We have this myth that relationships across difference are inherently disruptive of the status quo. But, as I have learned writing my thesis on multifaith spaces, relationships across difference so often replicate the power structures they are situated in. Relationships across lines of religion or race or class are not troublesome in and of themselves unless they are also oriented towards dismantling the very systems that make them difficult to build in the first place. This means that a multireligious divinity school, like theology itself, is not inherently troublesome:  the pluralism we espouse does not necessarily stymie injustice either here or beyond these walls.

Staples: These ideas are meaningful to us. But they remain ideas. For them to have an afterlife requires life after this place. It requires living:  the commencement of our living these ideas into being. How will we be changed by those ideas and live differently in light of them? For me, that means letting go of some of the ideas about God that I was steeped in growing up. Those ideas vilified so many groups. I now find myself among some of the groups that theology demonized. More importantly, living out the recognition that theology has no essential qualities, that we make it what it is, will require me to throw my own hat, tassel and all, into the ring. For those buckling under the boot of oppression, it’s not enough for me to absorb all this talk about god and not talk back. Living out theology’s indeterminacy will require me to construct theologies of my own, to overcome my uncertainties and insecurities, to share them with others.
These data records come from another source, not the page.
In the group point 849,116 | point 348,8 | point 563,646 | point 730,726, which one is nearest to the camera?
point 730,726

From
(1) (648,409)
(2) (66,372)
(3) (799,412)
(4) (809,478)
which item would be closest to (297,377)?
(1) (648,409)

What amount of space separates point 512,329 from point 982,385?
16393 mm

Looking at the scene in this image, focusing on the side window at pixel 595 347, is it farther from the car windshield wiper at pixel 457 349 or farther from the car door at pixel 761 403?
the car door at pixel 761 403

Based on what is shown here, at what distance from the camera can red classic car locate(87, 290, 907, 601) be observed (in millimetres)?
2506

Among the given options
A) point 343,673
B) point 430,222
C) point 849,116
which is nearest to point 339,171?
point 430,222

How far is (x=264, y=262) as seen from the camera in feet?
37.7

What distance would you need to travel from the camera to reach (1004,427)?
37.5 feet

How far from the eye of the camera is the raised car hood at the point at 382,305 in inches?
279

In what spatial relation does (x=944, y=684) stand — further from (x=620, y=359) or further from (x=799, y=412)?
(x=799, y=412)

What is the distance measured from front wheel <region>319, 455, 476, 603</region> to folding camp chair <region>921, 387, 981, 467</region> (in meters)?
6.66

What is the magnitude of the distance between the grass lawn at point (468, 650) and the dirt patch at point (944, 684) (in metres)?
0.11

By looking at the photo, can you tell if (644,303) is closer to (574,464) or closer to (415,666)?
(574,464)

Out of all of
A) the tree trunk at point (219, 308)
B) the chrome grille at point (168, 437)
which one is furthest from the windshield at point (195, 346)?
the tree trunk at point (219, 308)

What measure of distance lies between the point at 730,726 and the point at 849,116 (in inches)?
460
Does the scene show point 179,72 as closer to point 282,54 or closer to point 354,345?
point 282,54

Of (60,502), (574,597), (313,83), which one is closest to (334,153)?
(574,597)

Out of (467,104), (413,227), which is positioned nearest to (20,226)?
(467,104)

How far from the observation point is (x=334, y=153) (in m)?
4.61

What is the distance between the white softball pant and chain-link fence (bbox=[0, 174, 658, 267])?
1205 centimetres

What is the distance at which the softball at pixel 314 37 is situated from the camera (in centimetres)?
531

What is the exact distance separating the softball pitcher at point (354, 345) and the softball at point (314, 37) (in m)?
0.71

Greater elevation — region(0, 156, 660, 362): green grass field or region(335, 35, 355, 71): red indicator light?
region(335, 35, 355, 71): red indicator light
To talk about God until the abolition of policing. To talk about God until sex is not a weapon. To talk about God until the toppling of triumphalist Christian exclusivism. I won’t see the realization of much of this. It is the work of many lifetimes. But it is how I’ll spend this one.

Franklin: To be totally honest, I am not sure what the afterlife of these ideas will look like for me. I am one of the ones here today who does not have a pat answer to the inevitable "So, what's next?" question. I do know that the ideas formed here in Divinity School live in my body. I do know that being in continuous relation with the world, being constituted by and constituting those around me, calls me to be in community. I do know that my call to ministry will entail me weaving together communities of people, likely across lines of difference. So, how do I do it in an ethical way? As one who is called to Christian ministry, I aim to continuously orient myself and my communities towards dismantling those systems of power that we are situated in, the systems of power that work through us. I can’t assume that relationships across difference are inherently disruptive. Being attuned to how power moves through relationships demands humility, continuous reflection, and willingness to take responsibility for the ways in which my body perpetuates harm in those I constitute.

Staples: So, Class of 2018 and those gathered today:  what ideas mean the most to you?

Franklin: What ideas are you ready to relinquish? And, on the other hand, what ideas are most important to share, to let constitute yourself and others? How can you make them real and ensure their longevity?

Staples: How can you grant them an afterlife?